Hampton tells us: “It starts very light and it just gradually, it darkens, and becomes more serious, pretty well continually, until the actual fall of Singapore. And I liked that, I liked setting it up with that kind of frivolous pre-war colonial blasé party-going rich atmosphere and then gradually subverting it, which is what the book does.”
Matthew’s opposite in the story is Walter Blackett (David Morrissey), the business partner of his ailing and semi-retired father Mr Webb (Charles Dance). Walter is the ruthless chairman of the profitable rubber merchant company, Blackett & Webb Limited, and he has raised his son Monty (Luke Newberry) and daughter Joan (Georgia Blizzard) to believe fully in the superiority of the white Englishman and the benevolent good of the British Empire.
Matthew’s arrival presents a problem – but it’s one he’s sure he can subdue.
“Matthew is sent for to come and visit his dying father,” Treadaway explains. “And he arrives in Singapore with very different views to Walter, and very different views to a lot of people who were sort of, those people who were running business empires during the time of the Empire.
“So he’s very different, and he’s been working for the UN and the League of Nations, trying to better workers’ rights, and just very progressive and different views to those of David’s character. And he’s kind of an idealist, I suppose, and maybe naively thinks that it would be easy to solve some of these problems when they’re actually ingrained and entrenched from decades of colonial rule.
“So he’s probably a bit naive to the bigger picture, but his heart is definitely in the right place and he certainly sees workers’ rights and enhancing the local area as something which is as important as lining the pockets of the shareholders. Which is completely the opposite to Walter’s character, so it’s a really good conversation about those things which are had right at the forefront between these characters.”
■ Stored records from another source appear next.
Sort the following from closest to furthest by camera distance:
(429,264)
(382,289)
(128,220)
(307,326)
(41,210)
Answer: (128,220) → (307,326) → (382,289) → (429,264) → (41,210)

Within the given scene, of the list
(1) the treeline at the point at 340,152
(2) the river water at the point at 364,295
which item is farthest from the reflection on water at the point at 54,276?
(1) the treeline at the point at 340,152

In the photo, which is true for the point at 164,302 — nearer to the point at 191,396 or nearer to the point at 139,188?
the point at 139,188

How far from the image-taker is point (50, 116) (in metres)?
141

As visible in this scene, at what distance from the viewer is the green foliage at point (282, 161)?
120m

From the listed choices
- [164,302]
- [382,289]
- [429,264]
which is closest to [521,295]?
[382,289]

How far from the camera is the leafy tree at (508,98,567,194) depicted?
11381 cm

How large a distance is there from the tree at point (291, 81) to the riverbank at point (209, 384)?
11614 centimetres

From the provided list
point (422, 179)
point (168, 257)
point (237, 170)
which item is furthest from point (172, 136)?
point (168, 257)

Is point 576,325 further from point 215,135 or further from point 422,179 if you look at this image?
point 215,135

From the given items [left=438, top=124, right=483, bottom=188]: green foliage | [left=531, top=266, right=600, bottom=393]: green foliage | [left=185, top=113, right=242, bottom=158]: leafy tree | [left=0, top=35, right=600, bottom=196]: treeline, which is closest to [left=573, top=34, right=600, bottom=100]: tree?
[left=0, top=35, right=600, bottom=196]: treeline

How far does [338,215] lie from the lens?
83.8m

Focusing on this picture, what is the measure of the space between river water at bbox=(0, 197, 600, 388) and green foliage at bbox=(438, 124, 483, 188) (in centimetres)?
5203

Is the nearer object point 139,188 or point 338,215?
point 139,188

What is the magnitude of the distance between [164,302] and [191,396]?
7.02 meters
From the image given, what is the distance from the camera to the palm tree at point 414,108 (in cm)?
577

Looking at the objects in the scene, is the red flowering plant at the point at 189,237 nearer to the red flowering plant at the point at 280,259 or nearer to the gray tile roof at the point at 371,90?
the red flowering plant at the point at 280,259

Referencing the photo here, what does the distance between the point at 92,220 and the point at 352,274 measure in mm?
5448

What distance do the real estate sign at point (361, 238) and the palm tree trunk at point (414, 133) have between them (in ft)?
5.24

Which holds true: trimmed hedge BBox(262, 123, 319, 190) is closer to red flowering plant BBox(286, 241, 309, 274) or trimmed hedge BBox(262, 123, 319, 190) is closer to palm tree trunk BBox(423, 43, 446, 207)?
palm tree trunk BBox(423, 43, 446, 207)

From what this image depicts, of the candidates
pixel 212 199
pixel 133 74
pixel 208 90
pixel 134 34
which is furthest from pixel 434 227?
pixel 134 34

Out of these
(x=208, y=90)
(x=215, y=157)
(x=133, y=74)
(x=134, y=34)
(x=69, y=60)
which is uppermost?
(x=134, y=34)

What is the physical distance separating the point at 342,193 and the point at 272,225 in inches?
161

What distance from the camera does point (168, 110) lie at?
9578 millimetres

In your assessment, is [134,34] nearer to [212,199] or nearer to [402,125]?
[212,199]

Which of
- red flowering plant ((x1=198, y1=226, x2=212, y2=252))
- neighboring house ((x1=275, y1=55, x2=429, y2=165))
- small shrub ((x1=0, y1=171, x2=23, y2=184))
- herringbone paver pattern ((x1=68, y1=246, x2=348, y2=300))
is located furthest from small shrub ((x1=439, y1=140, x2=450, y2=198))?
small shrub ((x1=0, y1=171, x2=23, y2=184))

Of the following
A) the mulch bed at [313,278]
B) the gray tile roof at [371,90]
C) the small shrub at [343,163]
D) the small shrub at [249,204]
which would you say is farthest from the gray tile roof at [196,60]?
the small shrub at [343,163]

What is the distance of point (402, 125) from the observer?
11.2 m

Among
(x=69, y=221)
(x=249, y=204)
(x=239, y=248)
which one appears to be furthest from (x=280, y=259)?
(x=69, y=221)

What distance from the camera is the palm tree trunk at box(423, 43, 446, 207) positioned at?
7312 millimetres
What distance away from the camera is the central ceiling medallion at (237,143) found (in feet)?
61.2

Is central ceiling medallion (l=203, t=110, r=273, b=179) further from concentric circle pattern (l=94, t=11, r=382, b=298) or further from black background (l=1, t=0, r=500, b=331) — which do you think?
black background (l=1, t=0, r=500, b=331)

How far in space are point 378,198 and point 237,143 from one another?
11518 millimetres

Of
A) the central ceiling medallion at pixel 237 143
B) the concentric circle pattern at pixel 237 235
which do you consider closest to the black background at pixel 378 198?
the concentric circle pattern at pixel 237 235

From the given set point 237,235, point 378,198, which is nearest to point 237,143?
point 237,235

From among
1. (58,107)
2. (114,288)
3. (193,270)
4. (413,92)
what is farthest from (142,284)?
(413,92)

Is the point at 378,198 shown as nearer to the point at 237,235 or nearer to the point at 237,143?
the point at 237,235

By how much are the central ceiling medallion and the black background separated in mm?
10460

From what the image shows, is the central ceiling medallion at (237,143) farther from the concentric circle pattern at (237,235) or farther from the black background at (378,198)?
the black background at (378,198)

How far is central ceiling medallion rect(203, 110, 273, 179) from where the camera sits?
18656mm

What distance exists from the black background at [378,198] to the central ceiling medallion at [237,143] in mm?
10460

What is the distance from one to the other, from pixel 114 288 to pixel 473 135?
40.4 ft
Speaking about the complexities of portraying an empire on screens, Treadaway says: “There are many people now and many people at the time who would have thought, would have genuinely believed that it was something that was of benefit to these places, and I couldn’t sit here today either and say that there wasn’t one – that some certain person along the way did feel some benefit of something. I’m sure that that existed.
“But the overall architecture of how that was manifested across the world at the behest of one country and a supreme arrogance thinking that they were going to save parts of the world that somehow needed saving, as opposed to maybe they were going to develop in their own way at their own time – and who’s to say that that wouldn’t have worked out better for them in many ways?
“So it’s really interesting, during this sort of TV show, to have the blend of these conversations and topics I think, and a war film coupled with a love story coupled with these sorts of political and military questions.”
But Treadaway is concerned about whether the misdeeds of the British Empire or military failures (such as the fall of Singapore) make it onto the school curriculum and into public knowledge.
“It’s great to learn about the Great Fire of London and the Second World War at school, but the quote that I remember my history teacher at school telling us all to write on the front of our books was: ‘Only by fully understanding our past can we begin to understand our future.’
“And that’s completely true… and we owe it to our kids, and the future of our whole planet really, to not sugar-coat history and just cherrypick and show moments of valour from our fighting troops – that’s great to have those to look at, but all parts of history – you can’t just make it one-sided, because otherwise people grow up thinking that their world, their country, is a certain way. And we’re all citizens of this tiny planet spinning around in space.”